- **Work to complete**
Between the line containing "genus: Tragelaphus" and the line containing "scientific name: Tamiasciurus hudsonicus" lies a run of lines; give that run again exactly, with both of those lines, and nothing else from the entries below.
Available data below:
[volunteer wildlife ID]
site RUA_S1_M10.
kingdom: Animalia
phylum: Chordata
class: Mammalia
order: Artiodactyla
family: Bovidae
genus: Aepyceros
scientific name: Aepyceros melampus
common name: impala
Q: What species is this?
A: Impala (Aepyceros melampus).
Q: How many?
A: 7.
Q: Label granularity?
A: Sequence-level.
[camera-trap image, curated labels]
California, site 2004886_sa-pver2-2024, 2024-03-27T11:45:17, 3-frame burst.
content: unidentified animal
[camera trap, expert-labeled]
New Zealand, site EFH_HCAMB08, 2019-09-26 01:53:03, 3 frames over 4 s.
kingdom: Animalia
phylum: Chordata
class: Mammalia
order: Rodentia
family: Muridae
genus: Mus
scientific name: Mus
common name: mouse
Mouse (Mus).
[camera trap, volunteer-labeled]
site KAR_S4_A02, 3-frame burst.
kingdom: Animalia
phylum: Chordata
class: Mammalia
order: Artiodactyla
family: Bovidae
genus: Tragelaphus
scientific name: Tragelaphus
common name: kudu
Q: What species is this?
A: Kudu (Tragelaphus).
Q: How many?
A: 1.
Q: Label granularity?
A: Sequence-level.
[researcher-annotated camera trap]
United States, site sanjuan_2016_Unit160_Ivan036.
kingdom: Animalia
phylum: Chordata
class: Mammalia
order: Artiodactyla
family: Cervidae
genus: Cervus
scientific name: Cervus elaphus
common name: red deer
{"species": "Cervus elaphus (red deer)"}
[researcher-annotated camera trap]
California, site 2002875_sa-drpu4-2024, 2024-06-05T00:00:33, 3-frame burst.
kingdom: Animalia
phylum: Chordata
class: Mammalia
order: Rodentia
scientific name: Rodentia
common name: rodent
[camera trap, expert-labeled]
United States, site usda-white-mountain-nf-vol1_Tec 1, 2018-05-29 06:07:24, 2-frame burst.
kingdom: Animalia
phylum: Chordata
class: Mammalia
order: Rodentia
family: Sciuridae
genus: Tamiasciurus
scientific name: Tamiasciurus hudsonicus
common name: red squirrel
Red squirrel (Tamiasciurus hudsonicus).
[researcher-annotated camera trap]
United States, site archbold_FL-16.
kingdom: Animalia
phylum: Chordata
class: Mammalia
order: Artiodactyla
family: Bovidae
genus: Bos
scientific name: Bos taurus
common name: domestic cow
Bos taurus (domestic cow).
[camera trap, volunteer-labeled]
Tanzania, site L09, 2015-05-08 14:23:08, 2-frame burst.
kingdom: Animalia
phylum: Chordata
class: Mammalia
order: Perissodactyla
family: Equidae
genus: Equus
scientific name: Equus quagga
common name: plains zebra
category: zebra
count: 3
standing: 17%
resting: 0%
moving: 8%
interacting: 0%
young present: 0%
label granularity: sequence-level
End of Available data.
- **Answer for the task**
genus: Tragelaphus
scientific name: Tragelaphus
common name: kudu
Q: What species is this?
A: Kudu (Tragelaphus).
Q: How many?
A: 1.
Q: Label granularity?
A: Sequence-level.
[researcher-annotated camera trap]
United States, site sanjuan_2016_Unit160_Ivan036.
kingdom: Animalia
phylum: Chordata
class: Mammalia
order: Artiodactyla
family: Cervidae
genus: Cervus
scientific name: Cervus elaphus
common name: red deer
{"species": "Cervus elaphus (red deer)"}
[researcher-annotated camera trap]
California, site 2002875_sa-drpu4-2024, 2024-06-05T00:00:33, 3-frame burst.
kingdom: Animalia
phylum: Chordata
class: Mammalia
order: Rodentia
scientific name: Rodentia
common name: rodent
[camera trap, expert-labeled]
United States, site usda-white-mountain-nf-vol1_Tec 1, 2018-05-29 06:07:24, 2-frame burst.
kingdom: Animalia
phylum: Chordata
class: Mammalia
order: Rodentia
family: Sciuridae
genus: Tamiasciurus
scientific name: Tamiasciurus hudsonicus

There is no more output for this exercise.